Saturday, November 18, 2006

What I eat

It occurred to me the other day that I have been here nearly 6 months now and still haven't given my non-existent readership any indication of the sorts of things that I eat. Since everyone knows that Japan is a country of raw fish, whale meat and squidgy stuff, maybe people have come to think that I am living on a diet of gross and alien-looking sea creatures (it is possible here - one could live on a combination of octopus, sea urchins, prawns, angler fish, puffer fish and sea cucumbers if one wanted). In fact what I eat hasn't changed a great deal, so is boring. However, the range of interesting things I can eat has changed quite a bit.

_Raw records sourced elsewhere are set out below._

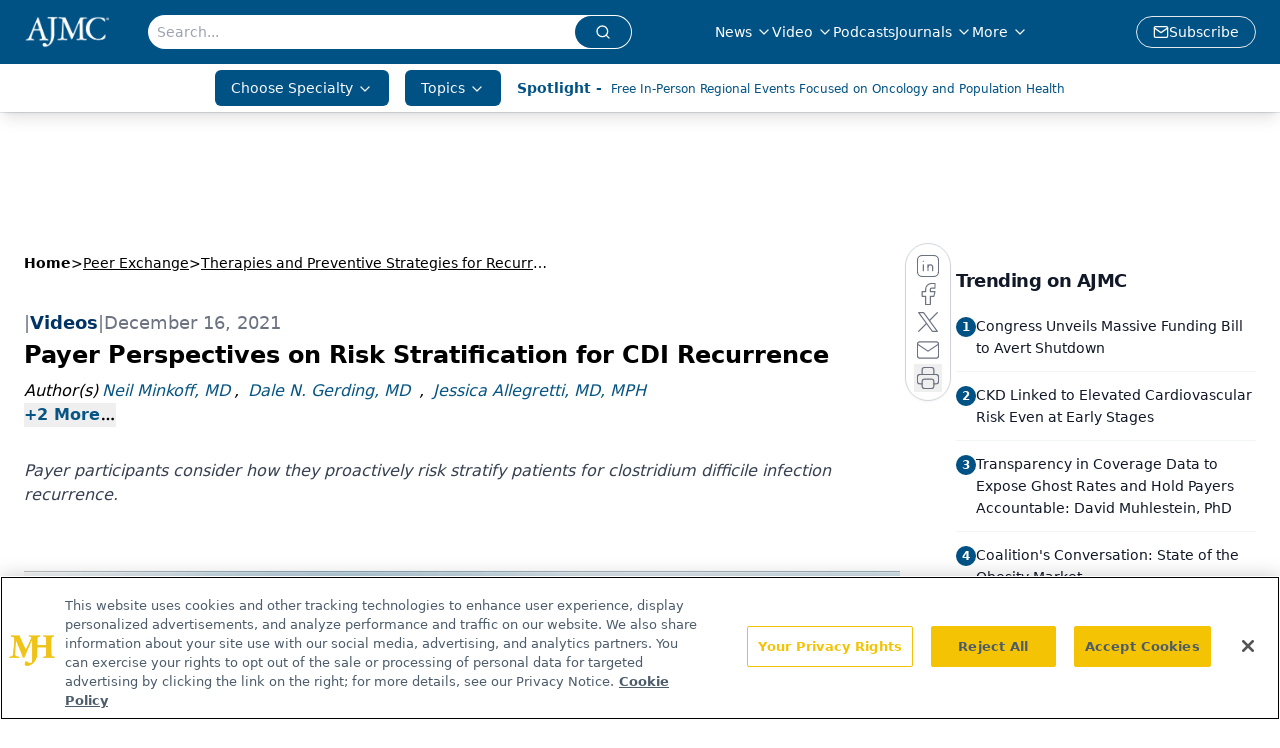

--- FILE ---
content_type: text/html; charset=utf-8
request_url: https://www.google.com/recaptcha/api2/aframe
body_size: 164
content:
<!DOCTYPE HTML><html><head><meta http-equiv="content-type" content="text/html; charset=UTF-8"></head><body><script nonce="yLsl5hd6A6DMYoBTF7FMOw">/** Anti-fraud and anti-abuse applications only. See google.com/recaptcha */ try{var clients={'sodar':'https://pagead2.googlesyndication.com/pagead/sodar?'};window.addEventListener("message",function(a){try{if(a.source===window.parent){var b=JSON.parse(a.data);var c=clients[b['id']];if(c){var d=document.createElement('img');d.src=c+b['params']+'&rc='+(localStorage.getItem("rc::a")?sessionStorage.getItem("rc::b"):"");window.document.body.appendChild(d);sessionStorage.setItem("rc::e",parseInt(sessionStorage.getItem("rc::e")||0)+1);localStorage.setItem("rc::h",'1769018560798');}}}catch(b){}});window.parent.postMessage("_grecaptcha_ready", "*");}catch(b){}</script></body></html>

--- FILE ---
content_type: application/javascript
request_url: https://api.lightboxcdn.com/z9gd/43371/www.ajmc.com/jsonp/z?cb=1769018553077&dre=l&callback=jQuery112406305303131305491_1769018553039&_=1769018553040
body_size: 1010
content:
jQuery112406305303131305491_1769018553039({"response":"[base64].[base64]","success":true,"dre":"l"});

Last night I went out drinking with some other maths students at a nearby Izakaya, suikoden ("Drunk tiger's wisdom"), and much crazy food was consumed. Izakaya are like Japanese pubs, but like all Japanese activities drinking here centres around food. Japanese pubs therefore have an extensive food menu, which includes all the main styles of Japanese food. One orders small dishes which cost $2-5 each, and then everyone picks at them. There is also an extensive selection of alcohol. So here is a list of the foods which came to the table last night, with my usual verbose descriptions (i didn't eat all of these):

  • Otsumame, the drinking nibbles, which included wierd brown sticks and tiny bowls of potato salad
  • sashimi: there are 3 things all Japanese people love to eat, and this is one of them. Our sashimi included raw octopus and raw squid (my least favourite raw fish)
  • Hokke: this is a fish that has been sliced down the middle and unfolded, then grilled. One side has the spine and ribs in it, the other side doesn't. (The picture at the top is of a hokke). One pulls the spine and ribs off in one piece like a ribbon, and then tucks into the absolutely delectable flesh below. After we finished this dish, I looked away for a moment and when I turned back my friend had eaten all the skin and bones as well - he was still chewing on the bones and told me he likes the way they crunch!
  • raw minced tuna with a raw quail's egg: I don't know what this is called, but Japanese people seem to love raw quails eggs. This dish arrived delightfully arranged, with the raw tuna in a ring around the quails egg, all sprinkled with raw spring onions; my friends stirred it altogether into a pinkish-yellow mess and then started spooning it greedily into their mouths. Not for me the grossness of raw egg, a texture which the Japanese call 'neba neba' and universally adore
  • two types of fried chicken cartilage
  • fried potatoes: a staple on every izakaya menu. Fish and chips (i.e. hokke and fried potatoes) in a pub in Japan costs between $7 and $9 regardless of where you are (Tokyo or Matsue); quite reasonable, only the serves are not quite as large. This is no problem though - fish and chips in Australia is disgustingly unhealthy, and the grilled fish and sparse chips they serve here a far more sensible size. (By comparison, my local pub in redfern charged $13 for fish and chips, and served twice as much of both - which is probably twice what I needed).
  • a salad of semi-rare fried beef with tomatoes, which cost about $4 and contained maybe 100g of beef (at the most!)
  • a dish of fried cabbage and chicken's kidney, which I studiously avoided
  • finally, 'tea rice', the proper name of which I do not know, which consists of a bowl of rice with two pickled plums and some nori (dried seaweed) as a garnish, and hot green tea poured over it. My bowl also had a few roasted millet grains in it. This dish sounds wierd but, once one adds the wasabi (horseradish) accompaniment, it is gloriously delicious. I don't know why, but it just rocks. You can also get it with quails egg or grilled salmon instead of umeboshi (pickled plum) but who would want to? This is a perfect end to an Izakaya meal, especially when all your friends stole the hokke and ate all the chips.
Drinks that were downed in the evening included alcoholic calpis (my friends were very amused when I told them about 'cow piss'); cassis with yoghurt(!); cassis with oolong tea (a perennial favourite here); and straight gin with lime (this was me). By the end of the night we were all quite well toasted, and full variously of rice (me) or squidgy stuff (them). We managed in between eating and drinking to arrange a trip to the Mountains tomorrow to look at autumn leaves, on which I will duly report...


Blogger St John Nottlesby said...

Ye gods man! I fear that my culinary inclinations are Teutonic in their conservatism - to wit beer, schniztel, and cabbage are the (soft) staples of my diet.